◆ Tasks to perform ◆
- 1) Answer these questions using the excerpt on flash translation layer schemes. Mark your answers (a), (b), and (c).
(a) What is the full name of the LAST scheme?
(b) What is the usual size of a log block?
(c) If every request is four contiguous pages, how much smaller does S-FTL make the mapping table?
- 2) Please list every condition that the excerpt on flash translation layer schemes says pages in a sequential write must meet.
- 3) Continue the passage on flash translation layer schemes from the point where it stops.

◆ Source excerpt ◆

In addition, the FAST scheme designates a log block dedicated for sequential writes with the hope that the log block can be filled with pages following the regularity required by the block-level FTL. Recognizing that there could be multiple sequential streams mixed in a workload, Lee et al. proposed the Locality-Aware Sector Translation (LAST) scheme, which uses multiple log blocks to exclusively receive sequential requests attempting to preserve the spatial locality [19]. Use of these dedicated log blocks can reduce garbage collection cost if they can turn into data blocks without copying their pages to other erased blocks (switch merge). To make this design effective, one has to ensure that pages in a sequential write meet three conditions: (1) The pages must be written to the physical pages (in one log block) whose offsets equals to their respective offsets in the logical block; (2) The writing must start from the first page of a log block, and carry out contiguously according to the rule of sequential programming within a block, required by today's popular large-block flash [3]; and (3) Significant number of pages in a log block, whose size is usually 64 pages or larger, must be filled by sequential requests before the log block is reclaimed. Although sequential requests are common in many workloads, it would be rare to have all these conditions met. In fact, the deficiency with these schemes are due to their adherence to the block-level-FTL's mapping regularity. In contract, The S-FTL scheme gives up the adherence, and is able to exploit any sequentiality available in the write requests to reduce mapping table size. For example, if the size of every request is two (or four) contiguous pages, the table size can be reduced to its half (or its quarter, respectively) in S-FTL. However, this weak

sequentiality would be of little value in the LAST scheme.

◆ Supplied records ◆
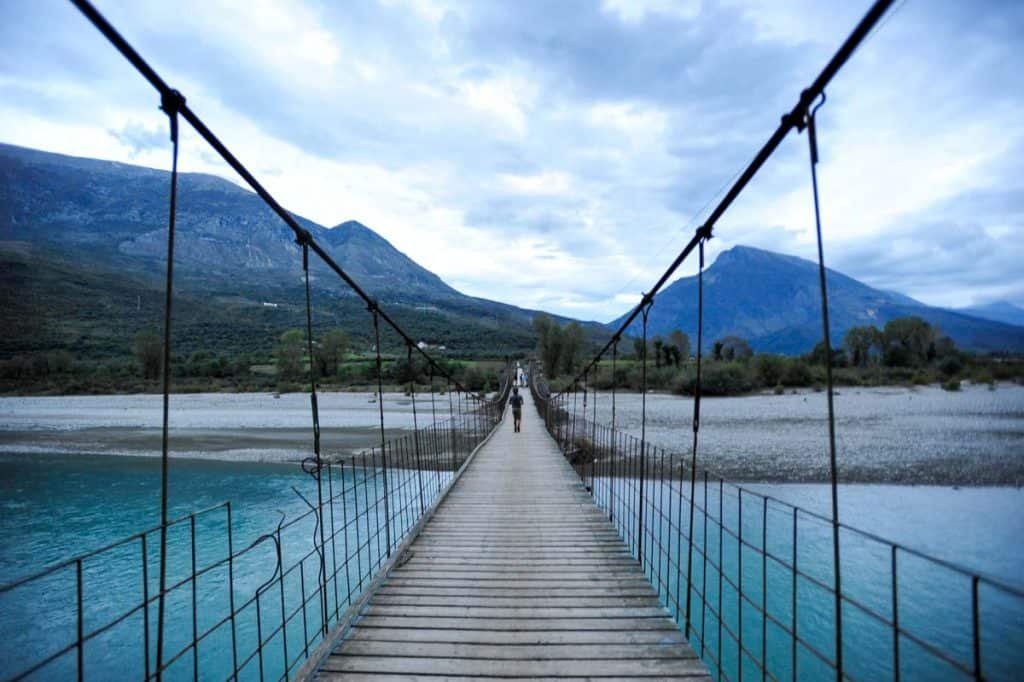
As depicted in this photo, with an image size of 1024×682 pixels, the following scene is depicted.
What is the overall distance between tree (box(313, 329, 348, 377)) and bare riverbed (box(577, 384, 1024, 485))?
75.6 ft

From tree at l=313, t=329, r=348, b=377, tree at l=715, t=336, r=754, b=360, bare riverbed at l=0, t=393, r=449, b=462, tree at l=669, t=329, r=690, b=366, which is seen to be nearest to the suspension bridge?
bare riverbed at l=0, t=393, r=449, b=462

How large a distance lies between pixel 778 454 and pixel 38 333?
55395 mm

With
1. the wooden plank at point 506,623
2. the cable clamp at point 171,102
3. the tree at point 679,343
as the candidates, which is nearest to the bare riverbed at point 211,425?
the wooden plank at point 506,623

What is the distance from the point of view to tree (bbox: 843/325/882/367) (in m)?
36.1

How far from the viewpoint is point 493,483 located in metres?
6.05

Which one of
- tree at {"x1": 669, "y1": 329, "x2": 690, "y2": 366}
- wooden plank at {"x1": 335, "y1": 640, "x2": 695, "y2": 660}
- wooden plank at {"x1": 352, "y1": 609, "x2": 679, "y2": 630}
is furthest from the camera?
tree at {"x1": 669, "y1": 329, "x2": 690, "y2": 366}

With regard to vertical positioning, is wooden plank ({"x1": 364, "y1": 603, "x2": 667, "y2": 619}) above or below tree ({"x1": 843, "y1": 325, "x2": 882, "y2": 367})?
below

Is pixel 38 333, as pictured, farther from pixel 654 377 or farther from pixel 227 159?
pixel 227 159

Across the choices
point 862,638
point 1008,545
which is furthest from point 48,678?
point 1008,545

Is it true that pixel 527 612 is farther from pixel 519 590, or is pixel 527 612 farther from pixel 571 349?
pixel 571 349

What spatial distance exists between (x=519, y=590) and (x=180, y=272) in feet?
356

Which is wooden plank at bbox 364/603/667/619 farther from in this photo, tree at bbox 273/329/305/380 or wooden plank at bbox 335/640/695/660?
tree at bbox 273/329/305/380

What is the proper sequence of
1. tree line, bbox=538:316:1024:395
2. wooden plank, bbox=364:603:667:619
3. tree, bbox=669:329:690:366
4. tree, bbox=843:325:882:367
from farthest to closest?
tree, bbox=843:325:882:367 → tree line, bbox=538:316:1024:395 → tree, bbox=669:329:690:366 → wooden plank, bbox=364:603:667:619

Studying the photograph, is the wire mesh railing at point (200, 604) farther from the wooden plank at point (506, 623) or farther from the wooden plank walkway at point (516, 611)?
the wooden plank at point (506, 623)
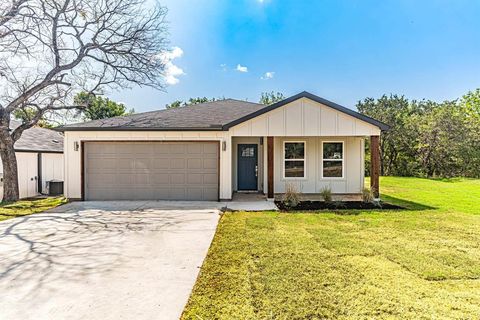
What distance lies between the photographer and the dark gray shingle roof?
11.1 meters

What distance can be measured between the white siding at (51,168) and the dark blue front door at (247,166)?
10.1 metres

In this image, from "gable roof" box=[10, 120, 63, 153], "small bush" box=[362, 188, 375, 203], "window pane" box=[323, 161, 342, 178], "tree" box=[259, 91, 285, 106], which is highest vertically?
"tree" box=[259, 91, 285, 106]

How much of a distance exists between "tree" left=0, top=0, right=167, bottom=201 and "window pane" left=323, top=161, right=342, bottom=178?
8995mm

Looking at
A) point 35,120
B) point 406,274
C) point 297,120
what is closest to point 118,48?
point 35,120

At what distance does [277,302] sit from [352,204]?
7714 millimetres

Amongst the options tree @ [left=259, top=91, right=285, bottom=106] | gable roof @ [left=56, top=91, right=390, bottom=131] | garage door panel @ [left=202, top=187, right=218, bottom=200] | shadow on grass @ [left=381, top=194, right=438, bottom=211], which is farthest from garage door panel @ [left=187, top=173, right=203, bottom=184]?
tree @ [left=259, top=91, right=285, bottom=106]

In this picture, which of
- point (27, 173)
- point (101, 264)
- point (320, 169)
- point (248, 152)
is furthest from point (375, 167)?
point (27, 173)

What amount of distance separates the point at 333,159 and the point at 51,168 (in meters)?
14.3

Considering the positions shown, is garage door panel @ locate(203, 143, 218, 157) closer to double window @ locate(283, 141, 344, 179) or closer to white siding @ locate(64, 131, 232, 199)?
white siding @ locate(64, 131, 232, 199)

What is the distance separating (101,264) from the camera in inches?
189

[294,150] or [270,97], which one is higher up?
[270,97]

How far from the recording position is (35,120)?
519 inches

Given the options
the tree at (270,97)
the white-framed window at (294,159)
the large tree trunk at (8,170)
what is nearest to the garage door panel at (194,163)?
the white-framed window at (294,159)

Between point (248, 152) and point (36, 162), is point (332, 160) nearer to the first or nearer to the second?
point (248, 152)
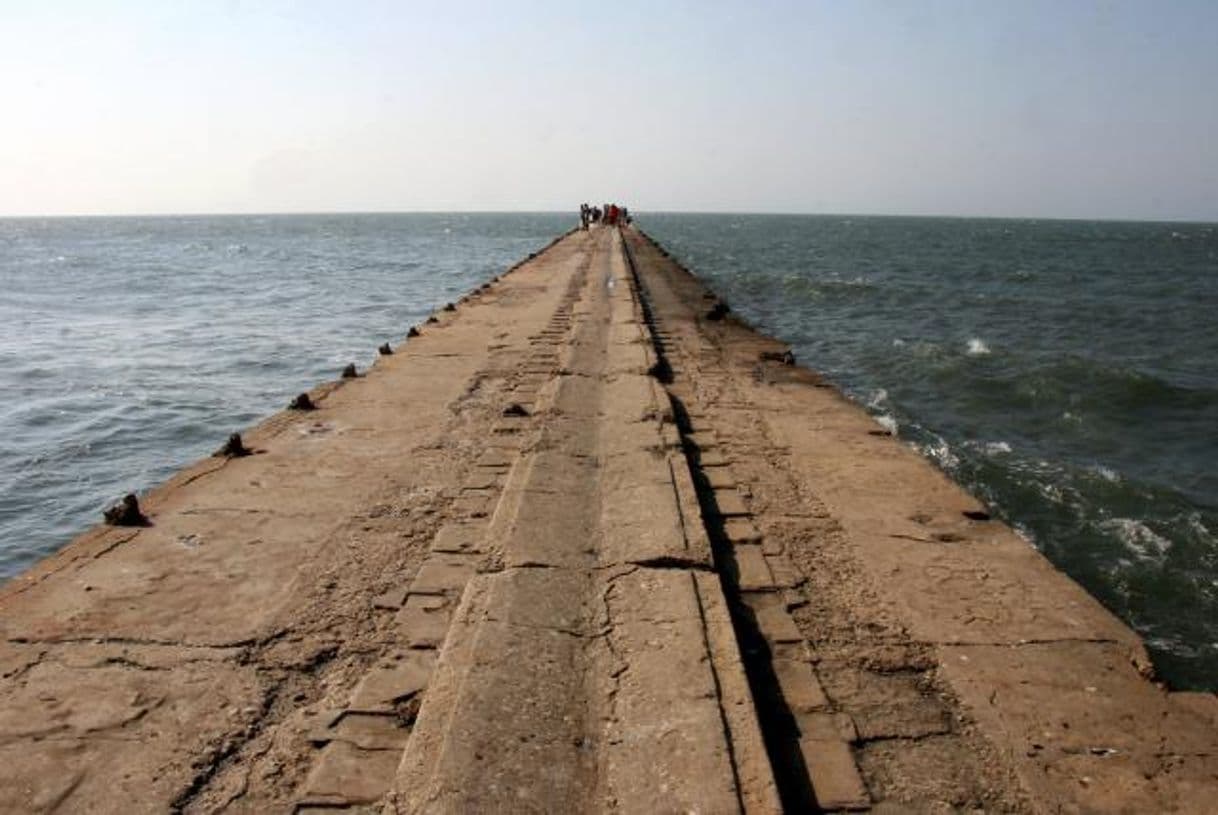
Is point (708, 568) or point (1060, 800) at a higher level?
point (708, 568)

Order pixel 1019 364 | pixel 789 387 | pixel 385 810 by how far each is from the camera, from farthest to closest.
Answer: pixel 1019 364 < pixel 789 387 < pixel 385 810

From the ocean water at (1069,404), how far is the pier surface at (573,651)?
1.86 metres

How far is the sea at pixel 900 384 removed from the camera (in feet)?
21.9

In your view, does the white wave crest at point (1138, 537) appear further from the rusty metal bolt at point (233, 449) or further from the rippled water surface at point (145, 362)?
the rippled water surface at point (145, 362)

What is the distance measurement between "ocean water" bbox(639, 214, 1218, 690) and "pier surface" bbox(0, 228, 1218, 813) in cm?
186

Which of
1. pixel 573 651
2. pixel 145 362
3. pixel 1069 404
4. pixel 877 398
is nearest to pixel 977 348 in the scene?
pixel 1069 404

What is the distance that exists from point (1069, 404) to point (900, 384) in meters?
2.33

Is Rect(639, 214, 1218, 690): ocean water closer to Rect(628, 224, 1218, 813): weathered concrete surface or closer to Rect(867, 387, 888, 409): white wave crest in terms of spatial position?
Rect(867, 387, 888, 409): white wave crest

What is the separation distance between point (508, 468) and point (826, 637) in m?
2.45

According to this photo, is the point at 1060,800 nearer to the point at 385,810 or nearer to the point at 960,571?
the point at 960,571

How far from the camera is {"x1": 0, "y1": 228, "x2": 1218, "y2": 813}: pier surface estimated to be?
246cm

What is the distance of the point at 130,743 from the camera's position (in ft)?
8.52

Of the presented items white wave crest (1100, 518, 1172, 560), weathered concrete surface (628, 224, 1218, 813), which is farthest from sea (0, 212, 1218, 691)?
weathered concrete surface (628, 224, 1218, 813)

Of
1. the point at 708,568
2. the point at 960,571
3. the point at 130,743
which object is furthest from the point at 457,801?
the point at 960,571
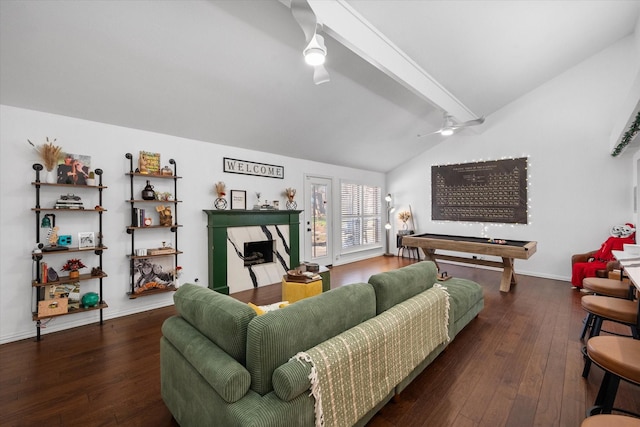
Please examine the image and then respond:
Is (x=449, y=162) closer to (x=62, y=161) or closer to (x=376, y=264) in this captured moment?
(x=376, y=264)

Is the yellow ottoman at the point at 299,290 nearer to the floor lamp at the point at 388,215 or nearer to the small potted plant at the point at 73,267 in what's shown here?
the small potted plant at the point at 73,267

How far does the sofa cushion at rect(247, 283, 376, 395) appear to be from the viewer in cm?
121

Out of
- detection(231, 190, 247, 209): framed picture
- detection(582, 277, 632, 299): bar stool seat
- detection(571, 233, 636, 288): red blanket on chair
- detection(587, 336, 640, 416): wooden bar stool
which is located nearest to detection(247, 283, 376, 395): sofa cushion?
detection(587, 336, 640, 416): wooden bar stool

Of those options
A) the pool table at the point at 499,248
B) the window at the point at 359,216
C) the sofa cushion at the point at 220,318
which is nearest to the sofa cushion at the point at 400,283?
the sofa cushion at the point at 220,318

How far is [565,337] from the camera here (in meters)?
2.73

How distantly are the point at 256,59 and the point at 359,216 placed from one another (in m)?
4.55

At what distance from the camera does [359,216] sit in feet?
22.5

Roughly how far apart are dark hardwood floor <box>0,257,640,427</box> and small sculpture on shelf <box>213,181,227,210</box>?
1786 millimetres

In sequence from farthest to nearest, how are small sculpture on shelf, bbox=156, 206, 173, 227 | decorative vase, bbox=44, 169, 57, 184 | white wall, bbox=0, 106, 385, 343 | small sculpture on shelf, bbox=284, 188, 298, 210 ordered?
small sculpture on shelf, bbox=284, 188, 298, 210, small sculpture on shelf, bbox=156, 206, 173, 227, decorative vase, bbox=44, 169, 57, 184, white wall, bbox=0, 106, 385, 343

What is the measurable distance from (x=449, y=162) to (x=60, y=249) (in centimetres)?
676

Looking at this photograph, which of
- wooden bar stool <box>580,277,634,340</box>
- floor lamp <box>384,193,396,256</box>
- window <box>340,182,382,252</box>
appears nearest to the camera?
wooden bar stool <box>580,277,634,340</box>

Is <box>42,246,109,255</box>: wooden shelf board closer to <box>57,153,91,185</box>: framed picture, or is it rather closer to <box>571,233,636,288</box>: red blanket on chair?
<box>57,153,91,185</box>: framed picture

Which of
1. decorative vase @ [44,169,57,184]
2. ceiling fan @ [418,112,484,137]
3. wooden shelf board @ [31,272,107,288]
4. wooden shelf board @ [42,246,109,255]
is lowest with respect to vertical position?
wooden shelf board @ [31,272,107,288]

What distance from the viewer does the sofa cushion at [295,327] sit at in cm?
121
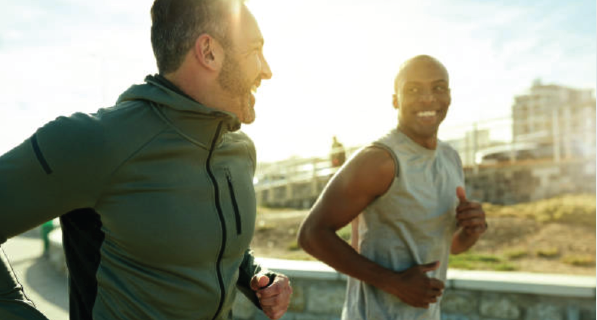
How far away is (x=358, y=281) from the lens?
2682 millimetres

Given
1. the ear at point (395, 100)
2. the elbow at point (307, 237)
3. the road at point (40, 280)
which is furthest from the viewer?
the road at point (40, 280)

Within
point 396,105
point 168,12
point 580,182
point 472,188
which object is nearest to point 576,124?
point 580,182

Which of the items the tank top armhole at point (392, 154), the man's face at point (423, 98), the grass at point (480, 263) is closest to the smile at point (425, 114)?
the man's face at point (423, 98)

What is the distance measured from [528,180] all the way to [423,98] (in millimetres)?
13347

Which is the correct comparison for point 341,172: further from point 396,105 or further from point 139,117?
point 139,117

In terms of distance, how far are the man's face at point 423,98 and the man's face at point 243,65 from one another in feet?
4.04

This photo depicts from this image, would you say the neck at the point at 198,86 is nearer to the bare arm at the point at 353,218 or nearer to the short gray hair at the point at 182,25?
the short gray hair at the point at 182,25

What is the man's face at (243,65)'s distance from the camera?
1.62 m

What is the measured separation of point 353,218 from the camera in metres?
2.56

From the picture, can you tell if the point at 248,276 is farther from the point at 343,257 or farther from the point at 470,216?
the point at 470,216

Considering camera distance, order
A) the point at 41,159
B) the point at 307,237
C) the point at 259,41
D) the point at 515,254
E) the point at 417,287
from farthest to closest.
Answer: the point at 515,254, the point at 307,237, the point at 417,287, the point at 259,41, the point at 41,159

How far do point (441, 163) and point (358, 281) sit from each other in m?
0.72

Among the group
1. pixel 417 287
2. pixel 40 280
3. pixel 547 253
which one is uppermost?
pixel 417 287

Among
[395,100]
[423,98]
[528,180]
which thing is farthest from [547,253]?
[528,180]
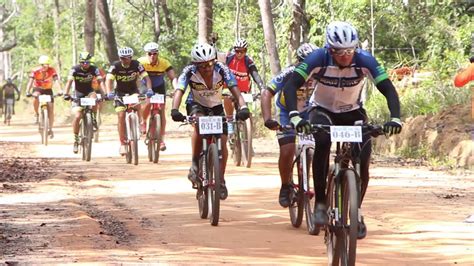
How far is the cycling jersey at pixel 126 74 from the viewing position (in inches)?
704

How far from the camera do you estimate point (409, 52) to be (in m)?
29.8

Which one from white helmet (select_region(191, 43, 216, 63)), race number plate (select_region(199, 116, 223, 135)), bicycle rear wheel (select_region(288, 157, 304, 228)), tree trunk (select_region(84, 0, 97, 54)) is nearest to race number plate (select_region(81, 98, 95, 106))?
white helmet (select_region(191, 43, 216, 63))

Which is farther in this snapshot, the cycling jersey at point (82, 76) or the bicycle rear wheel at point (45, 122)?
the bicycle rear wheel at point (45, 122)

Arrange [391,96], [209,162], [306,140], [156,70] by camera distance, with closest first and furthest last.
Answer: [391,96]
[306,140]
[209,162]
[156,70]

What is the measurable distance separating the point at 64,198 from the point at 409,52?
721 inches

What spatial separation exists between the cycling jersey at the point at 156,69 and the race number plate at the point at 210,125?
737 centimetres

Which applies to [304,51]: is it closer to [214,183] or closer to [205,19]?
[214,183]

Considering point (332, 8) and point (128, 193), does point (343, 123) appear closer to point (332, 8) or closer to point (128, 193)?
point (128, 193)

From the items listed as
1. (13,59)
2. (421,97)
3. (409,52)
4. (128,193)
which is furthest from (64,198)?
(13,59)

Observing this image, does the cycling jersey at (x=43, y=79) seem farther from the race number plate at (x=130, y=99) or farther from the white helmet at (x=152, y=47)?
the race number plate at (x=130, y=99)

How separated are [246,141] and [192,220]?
6413 millimetres

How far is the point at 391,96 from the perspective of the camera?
8164 millimetres

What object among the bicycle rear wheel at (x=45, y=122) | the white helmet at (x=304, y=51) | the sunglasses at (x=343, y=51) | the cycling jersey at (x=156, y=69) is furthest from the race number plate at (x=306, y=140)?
the bicycle rear wheel at (x=45, y=122)

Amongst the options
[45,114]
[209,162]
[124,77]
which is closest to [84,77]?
[124,77]
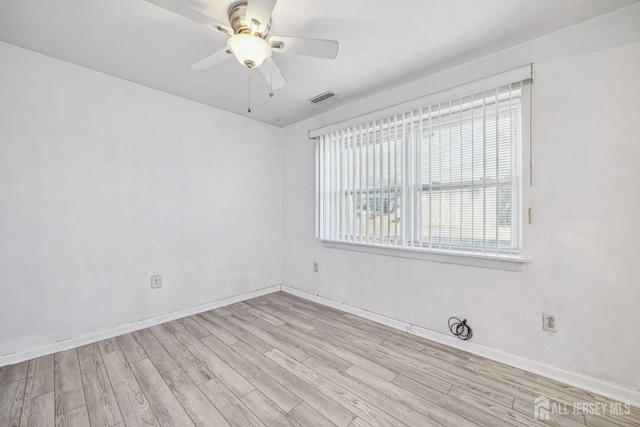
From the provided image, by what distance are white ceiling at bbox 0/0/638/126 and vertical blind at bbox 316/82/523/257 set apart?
388mm

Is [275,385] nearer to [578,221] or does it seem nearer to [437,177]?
[437,177]

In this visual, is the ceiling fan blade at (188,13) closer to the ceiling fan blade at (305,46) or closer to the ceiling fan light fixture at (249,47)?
the ceiling fan light fixture at (249,47)

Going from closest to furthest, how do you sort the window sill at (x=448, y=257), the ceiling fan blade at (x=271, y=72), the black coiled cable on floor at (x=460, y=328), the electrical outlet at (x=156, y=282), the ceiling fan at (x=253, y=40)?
the ceiling fan at (x=253, y=40), the ceiling fan blade at (x=271, y=72), the window sill at (x=448, y=257), the black coiled cable on floor at (x=460, y=328), the electrical outlet at (x=156, y=282)

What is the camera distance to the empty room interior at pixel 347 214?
1.54 meters

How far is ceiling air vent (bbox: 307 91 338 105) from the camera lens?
2.68 meters

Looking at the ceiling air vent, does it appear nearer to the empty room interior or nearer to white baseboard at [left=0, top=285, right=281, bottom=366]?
the empty room interior

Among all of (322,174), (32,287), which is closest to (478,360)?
(322,174)

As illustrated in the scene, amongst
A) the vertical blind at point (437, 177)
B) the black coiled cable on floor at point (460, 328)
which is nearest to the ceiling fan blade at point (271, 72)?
the vertical blind at point (437, 177)

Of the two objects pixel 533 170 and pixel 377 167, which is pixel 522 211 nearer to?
pixel 533 170

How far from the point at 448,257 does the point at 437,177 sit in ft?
2.27

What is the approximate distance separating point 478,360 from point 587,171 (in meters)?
1.51

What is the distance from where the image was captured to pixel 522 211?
6.14ft

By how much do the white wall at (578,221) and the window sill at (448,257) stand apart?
5 centimetres

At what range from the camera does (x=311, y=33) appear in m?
1.78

◆ Responses for each task ◆
- 1)
(a) Locality-Aware Sector Translation.
(b) 64 pages or larger.
(c) To a quarter of its size.

- 2)
1. The pages must be written to physical pages in one log block whose offsets equal their respective offsets in the logical block.
2. The writing must start from the first page of a log block and proceed contiguously, following the rule of sequential programming within a block.
3. A significant number of pages in a log block must be filled by sequential requests before the log block is reclaimed.

- 3)
As long as pages are in the same logic block, they are mapped to the same physical data block in the hybrid FTL regardless of their difference on update frequency. This raises another issue with block-level-FTL's mapping regularity. That is, frequently updated pages (hot pages) can be significantly mixed with infrequently updated pages (cold pages) in the same blocks. This makes garbage collection expensive because it has to copy valid cold pages of a block each time the invalidated hot pages in the block are collected. To address this issue, the Superblock scheme combines consecutive blocks into a superblock, in which page-level mapping is applied [15]. Without enforcing the block-level-FTL's mapping regularity within a superblock, hot and cold pages can be separated into different blocks. Instead of distinguishing hot and cold pages within a superblock, another scheme, Locality-Aware Sector Translation (LAST), distinguishes the log blocks for holding either non-sequentially-written hot pages or non-sequentiallywritten cold pages [19]. However, because both the number of pages in a superblock and the number of log blocks for non-sequential-written pages are relatively small, their effectiveness is limited. In contrast, S-FTL allows any page to be mapped into any block in the flash memory. Therefore, hot pages tend to move into the same blocks together during their re-writes.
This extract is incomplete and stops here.